Hospitals In India — Why we need to sit up and take note

Ashhadul Islam
4 min readApr 13, 2017

Like many other metro cities in India, health service in my city is a deceitful beast. To the rich and connected, it is a docile and domestic animal. To the poor and ill informed, scary, ruthless and indifferent are its finer attributes.

A couple of years ago, some relatives of mine had come to my city to treat their baby daughter. She was barely three months old. She had caught a severe cold which had persisted for a week then.

The town hospital had given up on her, because of which she was then in my city. Her parents were not very well off, so a public hospital was the only option at that time. Her tiny body writhed in pain with unrestrained streams of tears flowing from her eyes as we took her to the pediatric section of a government hospital.

On reaching the hospital, mother and baby were given a bed, amidst a hundred others, consisting of babies, parents and a paltry number of medical staff.

_Dataset content_
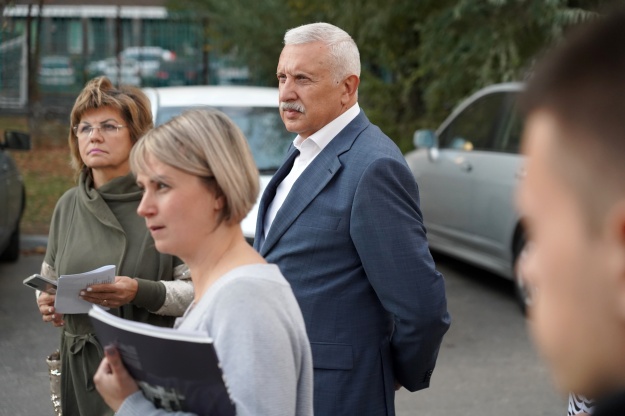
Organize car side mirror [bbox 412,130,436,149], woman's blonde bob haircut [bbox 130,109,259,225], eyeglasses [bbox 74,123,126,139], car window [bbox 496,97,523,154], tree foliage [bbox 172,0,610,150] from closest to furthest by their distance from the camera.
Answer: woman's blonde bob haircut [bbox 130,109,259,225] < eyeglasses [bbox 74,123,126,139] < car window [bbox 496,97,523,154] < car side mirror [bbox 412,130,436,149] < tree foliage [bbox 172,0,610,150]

* * *

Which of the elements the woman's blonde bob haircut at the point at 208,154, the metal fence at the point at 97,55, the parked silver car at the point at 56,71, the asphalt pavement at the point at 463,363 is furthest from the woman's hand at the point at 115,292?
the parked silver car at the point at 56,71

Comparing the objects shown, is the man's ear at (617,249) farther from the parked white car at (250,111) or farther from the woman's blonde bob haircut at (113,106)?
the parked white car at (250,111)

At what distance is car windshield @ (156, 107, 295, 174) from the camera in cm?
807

_Task_
Go on with the essay on hospitals in India, picking up right after its last sentence, which ends "a paltry number of medical staff."

_Exercise answer_
To keep this article succinct, I will not delve into the deplorable condition of the place and facilities. Within three hours, the little baby had been punctured with three injections. Her cry of agony which had been incessant and irritating was now becoming alarmingly feeble. We were getting suspicious that the injections were more to anesthetize than to invigorate. There were a couple of junior doctors who seemed to be working on a trial and error basis, at the same time refusing to admit that they were at a loss on how to deal with the baby’s situation. Instead, they compensated for their incompetence by acting stiff and bureaucratic, answering in monosyllables, getting hot and bothered when asked the simple question, “Can you tell what is wrong with the baby?” — especially because it was time for their tea break.

As time passed, it seemed as if life was slowly draining away from the baby. The mother was terrified and in tears and I had no idea what to do next.

Never in my adult life had I felt so helpless, vulnerable and alone as I had, on that night. I wanted to know why the staff was so un cooperative, why the doctors were so unresponsive, why the baby was treated with such cavalier attitude, why she was experimented upon, instead of having followed proper procedure…

Health in India is a lethal can of worms. But after all, it is a service — a service provided to the citizens of India.

Keeping that in mind I would like to ask, whereas so many reforms have come in different service based enterprises, why is the health industry still a prehistoric heartless institution, where consumers who pay for the industry to thrive are treated with such disdain and negligence.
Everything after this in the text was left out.